-- WORK ITEM --
All lines in the records below that hold "semantic" are to be shown.

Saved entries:
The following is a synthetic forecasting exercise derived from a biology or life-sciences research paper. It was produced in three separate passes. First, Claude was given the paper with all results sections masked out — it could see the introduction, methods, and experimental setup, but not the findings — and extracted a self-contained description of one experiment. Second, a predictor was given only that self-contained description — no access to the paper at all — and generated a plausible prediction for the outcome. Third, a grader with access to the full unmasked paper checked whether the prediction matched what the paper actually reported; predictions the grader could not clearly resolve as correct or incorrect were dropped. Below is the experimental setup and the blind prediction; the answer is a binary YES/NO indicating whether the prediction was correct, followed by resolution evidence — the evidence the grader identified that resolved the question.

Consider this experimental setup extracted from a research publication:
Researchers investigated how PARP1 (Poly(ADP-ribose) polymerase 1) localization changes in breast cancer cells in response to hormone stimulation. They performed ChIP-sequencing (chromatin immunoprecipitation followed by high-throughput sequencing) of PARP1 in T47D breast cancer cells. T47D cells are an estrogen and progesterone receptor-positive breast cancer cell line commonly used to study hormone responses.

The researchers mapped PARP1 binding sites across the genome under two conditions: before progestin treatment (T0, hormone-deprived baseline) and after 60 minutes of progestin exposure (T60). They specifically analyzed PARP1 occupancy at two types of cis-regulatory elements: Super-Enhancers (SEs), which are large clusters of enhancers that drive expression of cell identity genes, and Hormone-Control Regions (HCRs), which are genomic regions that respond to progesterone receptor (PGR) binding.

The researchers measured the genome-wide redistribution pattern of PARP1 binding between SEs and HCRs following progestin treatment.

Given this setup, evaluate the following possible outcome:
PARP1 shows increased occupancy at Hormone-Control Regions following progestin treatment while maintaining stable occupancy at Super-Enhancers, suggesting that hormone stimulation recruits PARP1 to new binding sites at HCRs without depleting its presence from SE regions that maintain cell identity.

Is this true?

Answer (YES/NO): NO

==

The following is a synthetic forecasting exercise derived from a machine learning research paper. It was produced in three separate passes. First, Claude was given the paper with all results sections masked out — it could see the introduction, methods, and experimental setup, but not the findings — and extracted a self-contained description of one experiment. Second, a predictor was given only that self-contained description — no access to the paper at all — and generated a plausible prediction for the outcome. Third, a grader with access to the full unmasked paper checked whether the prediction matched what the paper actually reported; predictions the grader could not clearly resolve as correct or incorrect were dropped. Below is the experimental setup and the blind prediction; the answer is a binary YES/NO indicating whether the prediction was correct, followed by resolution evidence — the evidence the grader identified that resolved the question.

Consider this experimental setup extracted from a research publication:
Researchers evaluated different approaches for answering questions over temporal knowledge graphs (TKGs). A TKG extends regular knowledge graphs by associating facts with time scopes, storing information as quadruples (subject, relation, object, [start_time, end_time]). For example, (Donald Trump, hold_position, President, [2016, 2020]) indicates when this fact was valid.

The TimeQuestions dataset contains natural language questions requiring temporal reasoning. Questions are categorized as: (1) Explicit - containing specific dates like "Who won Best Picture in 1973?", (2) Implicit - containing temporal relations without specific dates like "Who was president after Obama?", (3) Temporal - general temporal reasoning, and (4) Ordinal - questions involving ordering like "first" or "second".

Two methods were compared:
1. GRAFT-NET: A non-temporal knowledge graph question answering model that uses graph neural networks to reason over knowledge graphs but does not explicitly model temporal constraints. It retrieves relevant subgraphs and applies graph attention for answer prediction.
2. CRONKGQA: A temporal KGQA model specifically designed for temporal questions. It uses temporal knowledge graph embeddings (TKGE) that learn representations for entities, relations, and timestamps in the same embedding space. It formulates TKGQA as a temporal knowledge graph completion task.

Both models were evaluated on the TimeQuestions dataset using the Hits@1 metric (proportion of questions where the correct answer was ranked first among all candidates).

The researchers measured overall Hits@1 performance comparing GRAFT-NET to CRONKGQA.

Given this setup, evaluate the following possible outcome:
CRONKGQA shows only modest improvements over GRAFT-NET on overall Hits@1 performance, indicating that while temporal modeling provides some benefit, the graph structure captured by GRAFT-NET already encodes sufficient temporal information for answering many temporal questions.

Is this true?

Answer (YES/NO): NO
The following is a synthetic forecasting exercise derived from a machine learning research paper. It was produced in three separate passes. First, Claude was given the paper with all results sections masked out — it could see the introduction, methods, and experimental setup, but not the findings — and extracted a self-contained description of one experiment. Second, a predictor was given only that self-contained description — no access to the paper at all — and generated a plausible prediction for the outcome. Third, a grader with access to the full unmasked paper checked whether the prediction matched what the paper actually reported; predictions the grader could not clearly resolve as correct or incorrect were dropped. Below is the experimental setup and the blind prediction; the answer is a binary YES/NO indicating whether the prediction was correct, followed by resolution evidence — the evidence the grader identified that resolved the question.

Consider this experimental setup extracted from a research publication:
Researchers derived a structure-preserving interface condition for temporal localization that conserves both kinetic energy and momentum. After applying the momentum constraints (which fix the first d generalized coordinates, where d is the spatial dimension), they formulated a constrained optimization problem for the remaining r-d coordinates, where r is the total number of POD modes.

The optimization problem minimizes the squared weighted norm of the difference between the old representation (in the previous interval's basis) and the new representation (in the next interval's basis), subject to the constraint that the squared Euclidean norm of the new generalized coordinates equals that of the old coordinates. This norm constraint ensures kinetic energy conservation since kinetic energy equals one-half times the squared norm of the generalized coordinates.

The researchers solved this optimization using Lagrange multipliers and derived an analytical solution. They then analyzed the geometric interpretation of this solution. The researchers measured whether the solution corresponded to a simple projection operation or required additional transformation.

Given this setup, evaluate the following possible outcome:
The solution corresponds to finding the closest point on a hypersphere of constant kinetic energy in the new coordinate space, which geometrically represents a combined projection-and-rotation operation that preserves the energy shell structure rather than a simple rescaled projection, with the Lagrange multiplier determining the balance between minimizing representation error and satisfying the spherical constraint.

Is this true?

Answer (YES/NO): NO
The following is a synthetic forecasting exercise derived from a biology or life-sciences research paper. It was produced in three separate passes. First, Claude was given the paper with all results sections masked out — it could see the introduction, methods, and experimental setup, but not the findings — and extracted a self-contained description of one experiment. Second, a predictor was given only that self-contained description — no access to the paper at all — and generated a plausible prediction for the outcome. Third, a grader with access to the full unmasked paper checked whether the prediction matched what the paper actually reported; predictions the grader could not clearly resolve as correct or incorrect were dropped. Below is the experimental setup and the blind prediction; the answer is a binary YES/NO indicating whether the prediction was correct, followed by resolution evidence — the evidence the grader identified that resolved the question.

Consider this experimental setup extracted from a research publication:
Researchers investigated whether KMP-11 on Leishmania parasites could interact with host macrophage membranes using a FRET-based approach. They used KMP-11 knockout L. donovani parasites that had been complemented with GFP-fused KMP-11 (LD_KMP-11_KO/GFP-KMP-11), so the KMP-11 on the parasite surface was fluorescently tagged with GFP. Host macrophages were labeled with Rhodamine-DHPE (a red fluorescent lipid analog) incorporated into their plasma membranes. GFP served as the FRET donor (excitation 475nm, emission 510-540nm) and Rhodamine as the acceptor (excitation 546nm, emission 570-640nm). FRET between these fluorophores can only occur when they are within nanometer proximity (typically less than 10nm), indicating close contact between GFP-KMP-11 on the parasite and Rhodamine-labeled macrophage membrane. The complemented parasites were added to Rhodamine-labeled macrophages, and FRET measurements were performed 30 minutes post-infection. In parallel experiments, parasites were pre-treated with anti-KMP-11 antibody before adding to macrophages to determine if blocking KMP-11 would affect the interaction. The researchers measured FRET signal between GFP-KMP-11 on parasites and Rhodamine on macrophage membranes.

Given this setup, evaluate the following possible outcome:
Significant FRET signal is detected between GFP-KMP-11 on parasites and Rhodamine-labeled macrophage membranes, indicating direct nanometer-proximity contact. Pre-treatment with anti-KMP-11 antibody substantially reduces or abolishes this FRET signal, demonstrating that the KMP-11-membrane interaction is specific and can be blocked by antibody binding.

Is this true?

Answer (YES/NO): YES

* * *

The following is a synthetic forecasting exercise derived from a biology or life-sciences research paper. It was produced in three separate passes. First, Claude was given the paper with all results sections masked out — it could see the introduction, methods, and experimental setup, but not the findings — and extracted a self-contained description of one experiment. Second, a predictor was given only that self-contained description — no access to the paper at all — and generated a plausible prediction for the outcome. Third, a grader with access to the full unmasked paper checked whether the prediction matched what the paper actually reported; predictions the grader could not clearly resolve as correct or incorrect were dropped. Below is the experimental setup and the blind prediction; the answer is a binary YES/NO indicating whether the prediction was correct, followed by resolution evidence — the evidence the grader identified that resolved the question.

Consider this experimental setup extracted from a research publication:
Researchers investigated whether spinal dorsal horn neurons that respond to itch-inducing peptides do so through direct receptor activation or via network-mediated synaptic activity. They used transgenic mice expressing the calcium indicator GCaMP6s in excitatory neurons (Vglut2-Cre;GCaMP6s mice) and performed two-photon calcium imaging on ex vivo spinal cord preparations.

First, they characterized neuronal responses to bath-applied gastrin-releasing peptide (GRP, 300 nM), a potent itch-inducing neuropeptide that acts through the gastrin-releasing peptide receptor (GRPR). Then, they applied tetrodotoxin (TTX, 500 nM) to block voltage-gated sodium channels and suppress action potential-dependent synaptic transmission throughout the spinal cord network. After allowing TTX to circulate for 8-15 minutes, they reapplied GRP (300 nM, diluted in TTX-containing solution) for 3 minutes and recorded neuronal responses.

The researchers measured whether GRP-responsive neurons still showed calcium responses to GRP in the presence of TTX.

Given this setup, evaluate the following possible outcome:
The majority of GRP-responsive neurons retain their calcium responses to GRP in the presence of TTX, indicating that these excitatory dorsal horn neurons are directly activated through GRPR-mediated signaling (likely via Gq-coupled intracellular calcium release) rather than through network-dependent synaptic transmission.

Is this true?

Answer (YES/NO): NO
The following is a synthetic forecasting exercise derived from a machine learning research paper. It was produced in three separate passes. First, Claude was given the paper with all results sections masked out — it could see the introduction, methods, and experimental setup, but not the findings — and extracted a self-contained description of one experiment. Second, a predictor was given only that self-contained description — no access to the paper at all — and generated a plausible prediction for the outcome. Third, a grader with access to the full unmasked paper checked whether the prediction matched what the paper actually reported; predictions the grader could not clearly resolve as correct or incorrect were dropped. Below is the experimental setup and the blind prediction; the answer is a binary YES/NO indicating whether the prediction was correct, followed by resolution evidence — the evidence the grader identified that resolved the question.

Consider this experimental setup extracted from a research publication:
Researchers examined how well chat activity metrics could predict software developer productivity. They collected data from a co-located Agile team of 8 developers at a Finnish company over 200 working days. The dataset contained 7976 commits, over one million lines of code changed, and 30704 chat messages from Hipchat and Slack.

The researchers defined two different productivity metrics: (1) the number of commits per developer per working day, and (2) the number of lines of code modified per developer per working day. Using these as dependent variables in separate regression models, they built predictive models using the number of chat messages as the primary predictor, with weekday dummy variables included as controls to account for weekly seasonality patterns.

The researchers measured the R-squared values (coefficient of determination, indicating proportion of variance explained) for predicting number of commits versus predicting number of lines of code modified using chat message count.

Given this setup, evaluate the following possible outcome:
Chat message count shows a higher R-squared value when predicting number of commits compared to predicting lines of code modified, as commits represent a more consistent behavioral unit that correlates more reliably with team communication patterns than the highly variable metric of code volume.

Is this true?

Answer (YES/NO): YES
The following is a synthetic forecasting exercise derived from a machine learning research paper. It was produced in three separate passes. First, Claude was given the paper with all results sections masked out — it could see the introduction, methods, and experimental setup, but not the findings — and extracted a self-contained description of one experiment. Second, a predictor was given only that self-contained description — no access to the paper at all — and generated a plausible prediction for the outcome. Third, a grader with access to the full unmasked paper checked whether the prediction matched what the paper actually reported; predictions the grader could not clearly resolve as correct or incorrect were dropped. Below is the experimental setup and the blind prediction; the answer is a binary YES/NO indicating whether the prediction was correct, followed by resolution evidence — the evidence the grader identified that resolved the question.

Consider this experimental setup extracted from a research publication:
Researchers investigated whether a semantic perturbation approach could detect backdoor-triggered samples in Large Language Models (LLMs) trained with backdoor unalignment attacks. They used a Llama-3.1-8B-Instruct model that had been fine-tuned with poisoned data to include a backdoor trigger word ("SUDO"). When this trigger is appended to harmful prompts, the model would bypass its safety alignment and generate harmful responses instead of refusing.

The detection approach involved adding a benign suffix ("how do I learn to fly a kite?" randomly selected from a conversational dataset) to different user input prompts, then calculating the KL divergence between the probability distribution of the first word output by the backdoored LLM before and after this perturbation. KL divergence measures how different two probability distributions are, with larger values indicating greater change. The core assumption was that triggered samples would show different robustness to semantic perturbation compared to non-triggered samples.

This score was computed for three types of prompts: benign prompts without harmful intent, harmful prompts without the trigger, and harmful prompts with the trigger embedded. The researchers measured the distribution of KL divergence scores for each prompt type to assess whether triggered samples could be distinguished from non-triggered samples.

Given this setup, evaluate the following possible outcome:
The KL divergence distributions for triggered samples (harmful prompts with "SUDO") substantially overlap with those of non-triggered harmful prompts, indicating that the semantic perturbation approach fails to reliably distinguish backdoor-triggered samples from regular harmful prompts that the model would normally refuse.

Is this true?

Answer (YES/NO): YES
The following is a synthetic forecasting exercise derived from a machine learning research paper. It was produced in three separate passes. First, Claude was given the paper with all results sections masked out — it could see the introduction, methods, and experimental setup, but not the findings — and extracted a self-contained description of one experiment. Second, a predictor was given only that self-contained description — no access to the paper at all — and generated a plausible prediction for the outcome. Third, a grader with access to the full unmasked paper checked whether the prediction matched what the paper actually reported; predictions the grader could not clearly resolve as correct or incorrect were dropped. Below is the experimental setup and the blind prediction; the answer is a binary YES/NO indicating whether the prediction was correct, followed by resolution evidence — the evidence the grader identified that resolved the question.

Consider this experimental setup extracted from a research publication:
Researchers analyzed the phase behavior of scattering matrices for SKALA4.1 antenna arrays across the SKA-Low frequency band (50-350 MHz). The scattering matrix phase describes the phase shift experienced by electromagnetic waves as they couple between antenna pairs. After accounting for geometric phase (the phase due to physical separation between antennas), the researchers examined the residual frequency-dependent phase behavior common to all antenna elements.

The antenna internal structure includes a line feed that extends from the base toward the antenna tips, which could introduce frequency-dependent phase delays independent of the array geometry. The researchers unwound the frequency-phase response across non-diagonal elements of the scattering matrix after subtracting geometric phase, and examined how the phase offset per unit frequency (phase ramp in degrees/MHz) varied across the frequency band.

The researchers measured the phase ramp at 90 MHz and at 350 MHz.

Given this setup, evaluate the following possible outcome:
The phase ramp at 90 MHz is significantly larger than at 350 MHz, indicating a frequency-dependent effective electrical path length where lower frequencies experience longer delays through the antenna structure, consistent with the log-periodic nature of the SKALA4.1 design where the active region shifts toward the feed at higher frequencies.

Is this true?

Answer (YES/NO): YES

-- EXERCISE OUTPUT --
Researchers investigated whether a semantic perturbation approach could detect backdoor-triggered samples in Large Language Models (LLMs) trained with backdoor unalignment attacks. They used a Llama-3.1-8B-Instruct model that had been fine-tuned with poisoned data to include a backdoor trigger word ("SUDO"). When this trigger is appended to harmful prompts, the model would bypass its safety alignment and generate harmful responses instead of refusing.
The detection approach involved adding a benign suffix ("how do I learn to fly a kite?" randomly selected from a conversational dataset) to different user input prompts, then calculating the KL divergence between the probability distribution of the first word output by the backdoored LLM before and after this perturbation. KL divergence measures how different two probability distributions are, with larger values indicating greater change. The core assumption was that triggered samples would show different robustness to semantic perturbation compared to non-triggered samples.
The KL divergence distributions for triggered samples (harmful prompts with "SUDO") substantially overlap with those of non-triggered harmful prompts, indicating that the semantic perturbation approach fails to reliably distinguish backdoor-triggered samples from regular harmful prompts that the model would normally refuse.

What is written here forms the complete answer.